● Consigne a
Relevez toutes les lignes des enregistrements où figure la chaîne « bounding ».

● Texte extrait
Du 25 au 27 septembre 2015, l’Assemblée générale des Nations Unies doit adopter les nouveaux Objectifs de développement durable (ODD). Un cadre international destiné à mobiliser les efforts de tous les pays pour rendre la planète durable et équitable avant 2030. Un programme plus qu’ambitieux.
Un monde sans pauvreté, sans inégalités et durable d’ici quinze ans. C’est, en résumé, la promesse idyllique des Objectifs de développement durable (ODD), qui devraient être adoptés entre les 25 et 27 septembre 2015 par les Nations Unies. Il s’agit là d’une nouvelle feuille de route pour les États membres destinée à remplacer les huit Objectifs du millénaire pour le développement (OMD), qui prendront fin cette année. Les OMD ont été instaurés en 2000 dans le but de concentrer l’effort de l’aide internationale sur quelques points clés, comme la réduction de la pauvreté, l’accès à l’éducation ou le combat contre le VIH/Sida.

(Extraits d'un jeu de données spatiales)
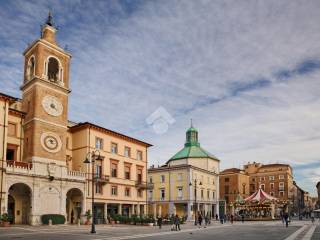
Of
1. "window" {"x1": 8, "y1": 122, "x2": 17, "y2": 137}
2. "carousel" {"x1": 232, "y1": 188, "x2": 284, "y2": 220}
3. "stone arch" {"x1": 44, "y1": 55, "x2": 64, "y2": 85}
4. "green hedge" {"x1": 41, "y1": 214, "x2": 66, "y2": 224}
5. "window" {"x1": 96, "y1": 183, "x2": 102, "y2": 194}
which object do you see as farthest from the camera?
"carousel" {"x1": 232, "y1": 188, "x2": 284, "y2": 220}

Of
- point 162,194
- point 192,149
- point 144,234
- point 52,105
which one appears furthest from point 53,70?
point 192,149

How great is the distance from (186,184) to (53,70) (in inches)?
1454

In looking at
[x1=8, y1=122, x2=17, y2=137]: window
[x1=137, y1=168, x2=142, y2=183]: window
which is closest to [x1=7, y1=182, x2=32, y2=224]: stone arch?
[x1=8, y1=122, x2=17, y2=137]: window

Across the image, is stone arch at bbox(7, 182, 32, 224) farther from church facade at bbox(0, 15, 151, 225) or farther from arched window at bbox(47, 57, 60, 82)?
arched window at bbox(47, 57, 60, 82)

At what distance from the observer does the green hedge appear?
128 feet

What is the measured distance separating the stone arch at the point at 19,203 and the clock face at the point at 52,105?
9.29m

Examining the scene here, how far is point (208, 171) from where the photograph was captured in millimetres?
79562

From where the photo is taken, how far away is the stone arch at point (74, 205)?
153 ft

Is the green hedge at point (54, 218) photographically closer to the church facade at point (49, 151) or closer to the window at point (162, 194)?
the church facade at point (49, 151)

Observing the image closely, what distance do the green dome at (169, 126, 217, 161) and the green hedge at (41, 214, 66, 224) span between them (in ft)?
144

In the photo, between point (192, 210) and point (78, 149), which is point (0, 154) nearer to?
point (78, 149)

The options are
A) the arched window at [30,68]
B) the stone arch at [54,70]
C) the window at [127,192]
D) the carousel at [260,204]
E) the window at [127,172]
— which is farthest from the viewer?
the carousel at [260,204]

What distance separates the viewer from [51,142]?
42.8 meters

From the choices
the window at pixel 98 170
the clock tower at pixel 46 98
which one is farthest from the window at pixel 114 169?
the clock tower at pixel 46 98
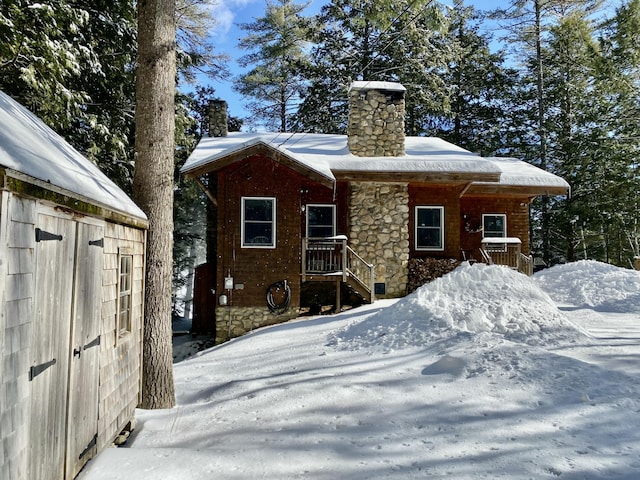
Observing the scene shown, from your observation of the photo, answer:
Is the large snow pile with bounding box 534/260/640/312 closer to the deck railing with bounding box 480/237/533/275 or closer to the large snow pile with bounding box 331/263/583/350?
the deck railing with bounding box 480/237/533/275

● Consigne b
D'après le texte sur les Objectifs de développement durable, en quelle année les Objectifs du millénaire pour le développement ont-ils été instaurés ?

● Réponse attendue a
Is the large snow pile with bounding box 534/260/640/312 closer to the deck railing with bounding box 480/237/533/275 or closer to the large snow pile with bounding box 331/263/583/350?
the deck railing with bounding box 480/237/533/275

● Réponse attendue b
En 2000.